The Commonwealth, on behalf of the warden, filed a motion to dismiss Jackson's petition on the ground that Jackson's trial counsel was not "constitutionally obligated to object" to the fact that Jackson was required to wear jail clothes during his jury trial. The Commonwealth further contended that even if counsel's performance had been deficient, Jackson had failed to demonstrate any prejudice arising from counsel's deficient performance because there was no "reasonable probability of a different result at trial" had Jackson appeared in civilian clothes. In an affidavit from Jackson's trial counsel obtained by the Commonwealth in support of its motion to dismiss, counsel conceded that Jackson had expressed a desire not to appear before the jury in jail clothes, but maintained that at the time of trial Jackson "was most anxious to have these matters resolved quickly." Although counsel opined that Jackson's "appearance in a jail jumpsuit was not prejudicial nor did it ... impact the jury's impression of [him]," she did not indicate that her failure to object to the trial proceeding under those circumstances was based upon a trial strategy.

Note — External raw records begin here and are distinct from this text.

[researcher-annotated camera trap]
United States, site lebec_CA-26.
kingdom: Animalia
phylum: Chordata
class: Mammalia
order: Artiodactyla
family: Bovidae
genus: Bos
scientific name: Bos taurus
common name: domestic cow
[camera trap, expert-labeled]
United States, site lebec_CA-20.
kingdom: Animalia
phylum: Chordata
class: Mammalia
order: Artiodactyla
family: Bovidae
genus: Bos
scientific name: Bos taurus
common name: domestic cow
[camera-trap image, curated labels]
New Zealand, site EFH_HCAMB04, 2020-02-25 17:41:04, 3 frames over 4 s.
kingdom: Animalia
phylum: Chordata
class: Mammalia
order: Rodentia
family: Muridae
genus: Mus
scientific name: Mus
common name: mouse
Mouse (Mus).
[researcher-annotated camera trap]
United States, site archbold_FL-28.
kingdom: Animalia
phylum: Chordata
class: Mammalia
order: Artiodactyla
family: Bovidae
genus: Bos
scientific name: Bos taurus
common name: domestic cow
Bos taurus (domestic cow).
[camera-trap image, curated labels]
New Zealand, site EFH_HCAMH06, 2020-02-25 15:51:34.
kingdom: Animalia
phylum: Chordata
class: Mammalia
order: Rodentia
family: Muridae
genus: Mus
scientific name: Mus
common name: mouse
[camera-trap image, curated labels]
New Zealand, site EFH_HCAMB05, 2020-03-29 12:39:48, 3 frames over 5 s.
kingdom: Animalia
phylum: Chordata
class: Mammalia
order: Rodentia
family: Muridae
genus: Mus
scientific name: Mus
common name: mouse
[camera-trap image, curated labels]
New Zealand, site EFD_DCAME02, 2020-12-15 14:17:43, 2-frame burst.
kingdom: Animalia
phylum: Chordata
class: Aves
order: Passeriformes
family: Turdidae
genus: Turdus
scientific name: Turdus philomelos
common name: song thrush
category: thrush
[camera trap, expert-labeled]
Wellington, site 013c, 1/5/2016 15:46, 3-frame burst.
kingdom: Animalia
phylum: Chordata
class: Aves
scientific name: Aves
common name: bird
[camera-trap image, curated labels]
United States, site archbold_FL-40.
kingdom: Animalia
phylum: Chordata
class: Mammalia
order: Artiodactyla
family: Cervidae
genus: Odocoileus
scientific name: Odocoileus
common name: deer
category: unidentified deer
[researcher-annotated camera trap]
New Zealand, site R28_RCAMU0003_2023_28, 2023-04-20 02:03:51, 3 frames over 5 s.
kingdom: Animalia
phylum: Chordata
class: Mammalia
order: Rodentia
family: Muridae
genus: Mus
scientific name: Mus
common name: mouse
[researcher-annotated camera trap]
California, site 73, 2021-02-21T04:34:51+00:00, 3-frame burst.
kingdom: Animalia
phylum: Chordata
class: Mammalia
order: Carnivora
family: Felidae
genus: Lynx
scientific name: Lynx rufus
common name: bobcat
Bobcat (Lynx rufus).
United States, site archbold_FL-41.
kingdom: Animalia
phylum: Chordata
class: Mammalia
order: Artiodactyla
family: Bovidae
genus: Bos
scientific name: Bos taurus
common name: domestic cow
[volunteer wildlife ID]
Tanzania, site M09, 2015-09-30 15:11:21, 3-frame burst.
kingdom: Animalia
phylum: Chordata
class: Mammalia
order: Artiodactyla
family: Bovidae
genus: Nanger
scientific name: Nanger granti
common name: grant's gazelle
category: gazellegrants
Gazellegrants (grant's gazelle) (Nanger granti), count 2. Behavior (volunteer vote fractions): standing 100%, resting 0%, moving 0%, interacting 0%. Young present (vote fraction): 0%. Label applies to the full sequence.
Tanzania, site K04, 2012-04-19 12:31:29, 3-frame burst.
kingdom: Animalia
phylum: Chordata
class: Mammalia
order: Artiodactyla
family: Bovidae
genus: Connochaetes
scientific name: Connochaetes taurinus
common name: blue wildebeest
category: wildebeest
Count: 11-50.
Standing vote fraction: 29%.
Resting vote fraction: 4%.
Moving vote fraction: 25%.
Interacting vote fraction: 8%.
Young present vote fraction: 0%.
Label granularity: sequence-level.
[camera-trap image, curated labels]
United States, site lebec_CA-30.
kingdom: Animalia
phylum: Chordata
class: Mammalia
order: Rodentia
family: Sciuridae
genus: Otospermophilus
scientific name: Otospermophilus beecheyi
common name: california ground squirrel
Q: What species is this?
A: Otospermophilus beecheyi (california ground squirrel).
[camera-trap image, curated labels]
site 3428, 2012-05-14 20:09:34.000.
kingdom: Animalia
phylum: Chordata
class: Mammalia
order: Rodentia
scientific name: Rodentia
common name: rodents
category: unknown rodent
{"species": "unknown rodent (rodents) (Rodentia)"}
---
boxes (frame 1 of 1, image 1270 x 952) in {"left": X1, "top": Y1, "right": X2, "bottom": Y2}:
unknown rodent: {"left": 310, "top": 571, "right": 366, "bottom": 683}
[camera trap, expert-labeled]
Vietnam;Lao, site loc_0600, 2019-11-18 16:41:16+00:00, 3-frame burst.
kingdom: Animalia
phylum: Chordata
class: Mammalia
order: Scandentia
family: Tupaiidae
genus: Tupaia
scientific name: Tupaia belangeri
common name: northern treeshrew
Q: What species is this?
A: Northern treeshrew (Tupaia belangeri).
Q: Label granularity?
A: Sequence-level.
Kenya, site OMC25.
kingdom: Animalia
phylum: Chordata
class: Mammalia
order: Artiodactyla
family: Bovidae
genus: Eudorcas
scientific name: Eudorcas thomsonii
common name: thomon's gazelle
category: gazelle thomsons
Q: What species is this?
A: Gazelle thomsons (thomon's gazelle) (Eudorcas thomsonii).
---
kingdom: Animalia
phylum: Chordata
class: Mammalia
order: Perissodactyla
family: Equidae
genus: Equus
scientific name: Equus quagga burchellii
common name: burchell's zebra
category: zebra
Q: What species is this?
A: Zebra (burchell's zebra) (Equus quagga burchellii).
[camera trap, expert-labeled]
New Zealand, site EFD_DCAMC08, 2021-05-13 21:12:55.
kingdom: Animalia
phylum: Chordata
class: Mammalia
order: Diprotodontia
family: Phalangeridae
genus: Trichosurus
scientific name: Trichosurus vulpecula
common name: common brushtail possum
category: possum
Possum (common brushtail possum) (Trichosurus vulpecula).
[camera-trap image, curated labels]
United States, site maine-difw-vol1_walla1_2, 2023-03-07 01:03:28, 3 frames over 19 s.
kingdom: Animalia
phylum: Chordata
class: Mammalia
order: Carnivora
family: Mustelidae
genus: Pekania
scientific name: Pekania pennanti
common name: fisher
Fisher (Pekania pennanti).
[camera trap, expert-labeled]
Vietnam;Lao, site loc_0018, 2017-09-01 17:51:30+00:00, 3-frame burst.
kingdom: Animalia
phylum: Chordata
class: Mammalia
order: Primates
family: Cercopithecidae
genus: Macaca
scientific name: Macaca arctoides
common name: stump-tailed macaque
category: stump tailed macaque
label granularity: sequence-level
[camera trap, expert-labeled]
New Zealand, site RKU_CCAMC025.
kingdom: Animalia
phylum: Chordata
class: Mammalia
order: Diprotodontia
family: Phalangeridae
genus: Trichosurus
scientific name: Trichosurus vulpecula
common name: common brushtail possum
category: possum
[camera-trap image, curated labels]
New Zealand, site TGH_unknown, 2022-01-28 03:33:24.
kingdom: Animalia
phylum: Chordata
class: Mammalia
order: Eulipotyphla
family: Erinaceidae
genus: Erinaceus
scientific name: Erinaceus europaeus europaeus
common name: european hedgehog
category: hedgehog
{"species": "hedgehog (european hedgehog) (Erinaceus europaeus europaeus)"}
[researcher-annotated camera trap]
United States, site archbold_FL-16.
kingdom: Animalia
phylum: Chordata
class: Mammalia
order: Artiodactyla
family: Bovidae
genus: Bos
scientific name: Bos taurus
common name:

The circuit court reviewed Jackson's petition on the record without conducting a hearing. As relevant to this appeal, in an order dated June 18, 2004, the circuit court dismissed Jackson's petition, finding that "trial counsel reasonably chose not to object to Jackson being tried in a [jail] jumpsuit" as a "tactical decision" which did not "prejudice Jackson within the meaning of Strickland [v. Washington, 466 U.S. 668, 104 S.Ct. 2052, 80 L.Ed.2d 674 (1984)]." We awarded Jackson this appeal.

DISCUSSION

Beyond question, an accused, consistent with the constitutional right to a fair trial, may not be compelled to stand trial before a jury wearing clearly identifiable jail or prison clothes. Estelle v. Williams, 425 U.S. 501, 504-05, 96 S.Ct. 1691, 48 L.Ed.2d 126 (1976). This is so because being compelled to appear before a jury in clearly identifiable jail or prison clothes may undermine the fairness of the fact-finding process and, thus, violate the accused's fundamental right to a presumption of innocence while furthering no essential state interest. Id. Additionally, because "compelling the accused to stand trial in jail garb operates usually against only those who cannot post bail prior to trial [it is] repugnant to the concept of equal justice embodied in the Fourteenth Amendment." Id. at 505-06, 96 S.Ct. 1691.